Tale inadeguata capacità delle autorità
responsabili può trasformare la privazione della libertà in qualcosa di
diverso, in una pena che attenta la sua integrità e che contrasta con un
paradigma basilare su cui si fonda lo stato di diritto nelle società
moderne, quello della intangibilità dell’integrità fisica e psichica della
persona detenuta.
Il dibattito sviluppato in questo periodo è
consapevole della necessità e di tale limite. E tuttavia non è scevro di
quell’ambiguità che circonda le discussioni attorno a questo tema. Ambiguità
sintetizzabile nella dicotomia tra i dibattiti sul carcere e la realtà
carceraria.
Da un lato, in ogni convegno sul tema e in
ogni articolo che analizzi la fisionomia della situazione detentiva attuale,
in Italia e un po’ in tutta l’Europa, emerge consenso nel richiedere un
limite al ricorso alla pena carceraria, proponendola come una tra le
punizioni possibili: la più dura, da prevedere in casi di effettiva gravità.
Dall’altro, l’espansione della detenzione non si arresta e le politiche
penali concrete fanno sempre più ricorso al carcere, quasi proponendolo come
unico luogo del punire, in ciò attribuendogli un valore simbolico foriero di
un presunto consenso d’opinione. Così, mentre si discute del ridurre, si
assiste alla continua crescita del numero dei detenuti e alla loro
reclusione in luoghi sempre meno adeguati, perché disegnati per accoglierne
un numero molto minore.
Non c’è bisogno qui di soffermarci sui dati
italiani. I dati dell’attuale situazione ce li fornisce – con puntualità e
rigore – la stessa amministrazione penitenziaria. Ce li ha forniti, per
esempio, per quanto attiene il diritto alla salute, in una iniziativa del
marzo 2006 in cui sono emerse le deficienze nella tutela di tale diritto e
la fumosità di un sistema che, avendo deciso il passaggio della
responsabilità di tale settore al servizio sanitario nazionale non ha dato
seguito a tale decisione, pur formalmente assunta dal Parlamento.
Sono dati che fanno capire l’urgenza della
nostra discussione, che chiedono un’inversione di tendenza, non certo una
riduzione dell’incisività dell’azione di indagine e conseguente irrogazione
di pene, ma una capacità di attribuire a esse non un valore simbolico, ma
effettivo.

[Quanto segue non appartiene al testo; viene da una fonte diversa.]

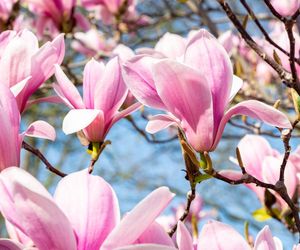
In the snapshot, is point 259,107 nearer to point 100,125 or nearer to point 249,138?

Perché solo attraverso il recupero della funzione di rieducazione
sociale della pena e, quindi, attraverso l’investimento positivo su progetti
e programmi è possibile dare una tutela reale – e appunto non solo simbolica
– a quella più volte richiamata richiesta di sicurezza che proviene dalla
società. Sappiamo bene che è proprio l’investimento in tale settore
congiunto con l’avvio di diverse politiche sociali a poter ridurre quell’incidenza
della recidiva che attualmente è alla base di tale richiesta. La
segregazione invece rinvia soltanto il problema, senza incidere sui
meccanismi del suo riproporsi.
Antigone, nella sua ormai lunga storia, ha
sempre sottolineato la necessità di tenere insieme tre aspetti che rischiano
di essere considerati spesso separatamente. Quello della complessiva
politica penale, dell’individuazione di cosa punire e come punire;
quello della politica penitenziaria, centrato sul come punire e
quello dell’amministrazione del sistema delle pene e, quindi, della
funzionalità dell’organismo amministrativo a esse preposto.

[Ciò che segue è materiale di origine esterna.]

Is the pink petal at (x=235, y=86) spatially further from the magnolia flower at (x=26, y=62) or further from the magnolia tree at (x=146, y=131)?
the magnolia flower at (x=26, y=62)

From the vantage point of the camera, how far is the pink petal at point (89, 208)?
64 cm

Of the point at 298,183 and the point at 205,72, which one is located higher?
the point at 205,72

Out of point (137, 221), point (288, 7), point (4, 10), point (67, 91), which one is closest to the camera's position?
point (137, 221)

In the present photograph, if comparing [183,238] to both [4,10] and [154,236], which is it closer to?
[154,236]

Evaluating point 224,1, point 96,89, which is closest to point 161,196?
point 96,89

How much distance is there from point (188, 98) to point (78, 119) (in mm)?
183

Sono tre aspetti che non possono essere tenuti
disgiunti, pena l’ineffettualità di ogni decisione assunta o di ogni legge
approvata, pur positiva nel suo testo, ma destinata a rimanere un mero
manifesto di intenzioni.
Sul piano penale guardiamo con fiducia alla
ripresa di una discussione sul nuovo codice. Siamo tuttavia certi che alcune
norme produttrici di quell’espansione detentiva di cui discutiamo debbano
essere riviste con assoluta urgenza, in particolare relativamente ai reati
connessi all’immigrazione clandestina, al consumo di droghe, all’incidenza
della recidiva sull’accesso a misure alternative alla detenzione.

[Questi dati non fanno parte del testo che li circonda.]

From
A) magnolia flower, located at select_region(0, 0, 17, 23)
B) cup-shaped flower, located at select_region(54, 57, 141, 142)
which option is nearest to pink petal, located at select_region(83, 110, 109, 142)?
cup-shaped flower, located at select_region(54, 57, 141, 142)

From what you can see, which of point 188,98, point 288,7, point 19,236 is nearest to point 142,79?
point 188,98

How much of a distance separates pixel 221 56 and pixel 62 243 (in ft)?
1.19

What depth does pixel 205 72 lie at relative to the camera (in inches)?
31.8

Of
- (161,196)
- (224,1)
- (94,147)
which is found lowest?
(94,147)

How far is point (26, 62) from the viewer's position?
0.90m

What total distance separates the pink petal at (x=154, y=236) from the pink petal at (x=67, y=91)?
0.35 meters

La discussione sul nuovo Codice dovrà
senza dubbio aprirsi alla parte speciale, relativa a reati e pene
conseguenti, procedendo alla ridefinizione delle fattispecie; dovrà aprirsi
a una consistente depenalizzazione di reati minori, alla cancellazione di
reati che non rispondono a requisiti di offensività e di materialità – i
cosiddetti «reati
senza vittime»
e «reati
senza fatto»
- alla ricerca di altre forme di ricomposizione dei conflitti, che non
intervengano nell’ambito penale
Ma dovrà anche aprirsi alla previsione di pene
alternative alla detenzione – che già la bozza elaborata dalla Commissione
Grosso nella XIII Legislatura aveva, seppur timidamente, introdotto. Pene
alternative di tipo limitativo, con sottrazioni parziali di quote di
libertà o imposizioni di prescrizioni e pene alternative di tipo positivo,
eventualmente introdotte come sostitutive di sanzioni limitative, che siano
imperniate sulla possibilità di costruire un percorso di risocializzazione
attraverso prestazioni, compiti, ruoli di assistenza, di recupero di utilità
sociale.
In questo contesto crediamo debbano essere
tenute in conto le indicazioni europee che provengono dalle Raccomandazioni
del Comitato dei Ministri n. 22 del 1999 sul sovraffollamento carcerario e
sulle diverse politiche penali e n. 22 dell’anno successivo, 2000, proprio
sull’incremento di sanzioni e misure alternative.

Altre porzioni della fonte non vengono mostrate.